Laís – A gente associa natureza a doença e risco. Se brincar na areia, vai sujar. Se subir na árvore, vai cair. Em vez de proibir, podemos ter outra abordagem. Se a criança pede para subir numa árvore ou escalar uma pedra, o adulto responsável pode devolver a pergunta: “Vamos ver se você consegue?”. Ter uma atitude positiva. Ficar do lado ajudando. Faz parte da descoberta da autonomia da criança.
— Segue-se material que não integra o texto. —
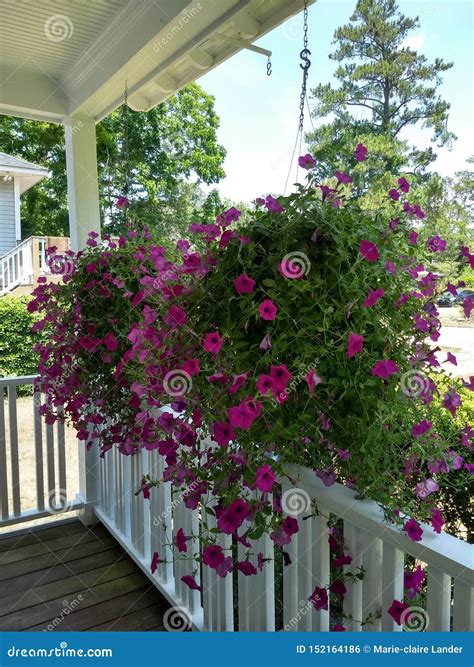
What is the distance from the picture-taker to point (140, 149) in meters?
6.75

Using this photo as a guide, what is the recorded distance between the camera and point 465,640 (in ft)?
2.67

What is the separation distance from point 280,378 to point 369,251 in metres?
0.27

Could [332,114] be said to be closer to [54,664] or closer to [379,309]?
[379,309]

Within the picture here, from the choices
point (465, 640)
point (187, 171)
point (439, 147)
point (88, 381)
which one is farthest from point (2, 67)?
point (187, 171)

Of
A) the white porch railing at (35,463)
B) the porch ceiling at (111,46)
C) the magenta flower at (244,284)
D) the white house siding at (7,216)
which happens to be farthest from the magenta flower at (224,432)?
the white house siding at (7,216)

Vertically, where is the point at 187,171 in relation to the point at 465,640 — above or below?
above

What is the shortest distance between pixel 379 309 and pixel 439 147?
2.70 ft
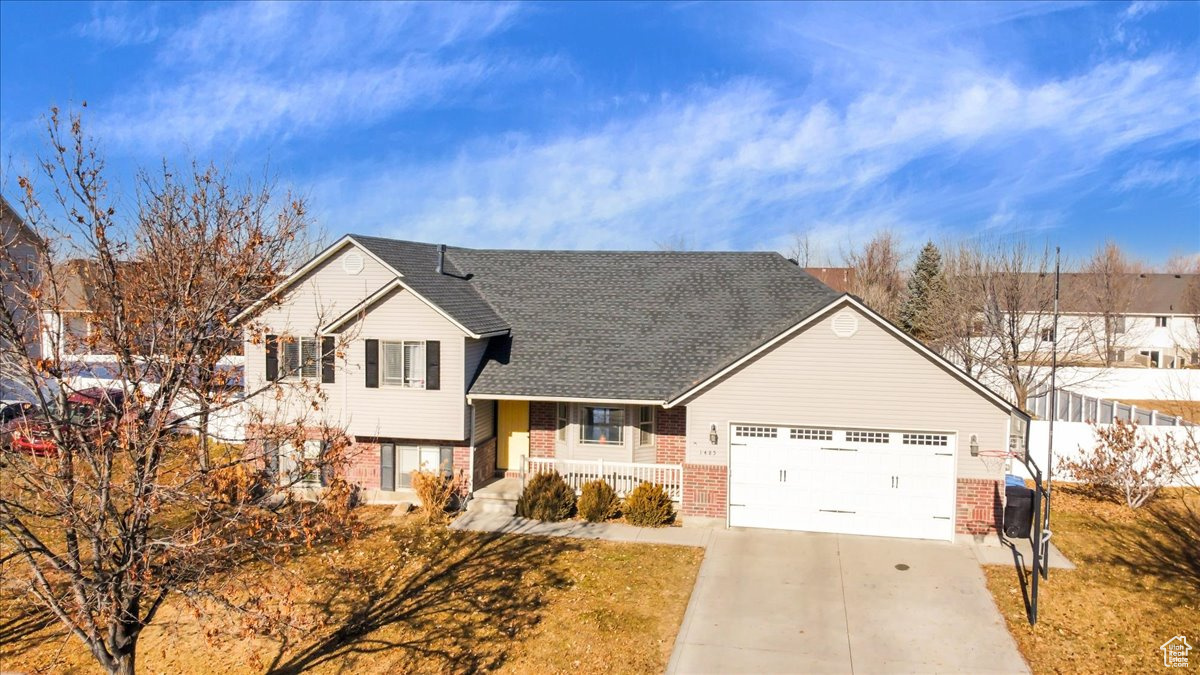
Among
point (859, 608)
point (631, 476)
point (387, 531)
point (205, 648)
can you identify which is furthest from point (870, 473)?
point (205, 648)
ÉPOCA – Para essa conexão com a natureza, tanto faz ser um área selvagem ou um jardim urbano gramado?
Laís – Quanto maior a biodiversidade, melhor. Num mundo ideal, as crianças deveriam ter a experiência de uma floresta de verdade, nativa, com espécies diversas. Na escola, por exemplo, seria ótimo ter um quintal com árvores, algumas frutíferas, mangueira com água para molhar… maiores possibilidades. Mas a gente tem de trabalhar com o que tem. Primeiro, precisamos garantir que alguma natureza exista. Se não tem como tirar o cimento do pátio da escola e ao menos colocar grama, há alternativas. Em Novo Hamburgo, uma escola fez um acordo com a igreja próxima, que tem um pomar enorme. Aí as crianças saem algumas vezes por semana para brincar no jardim da igreja. Eles começaram um lindo trabalho de desemparedamento das crianças.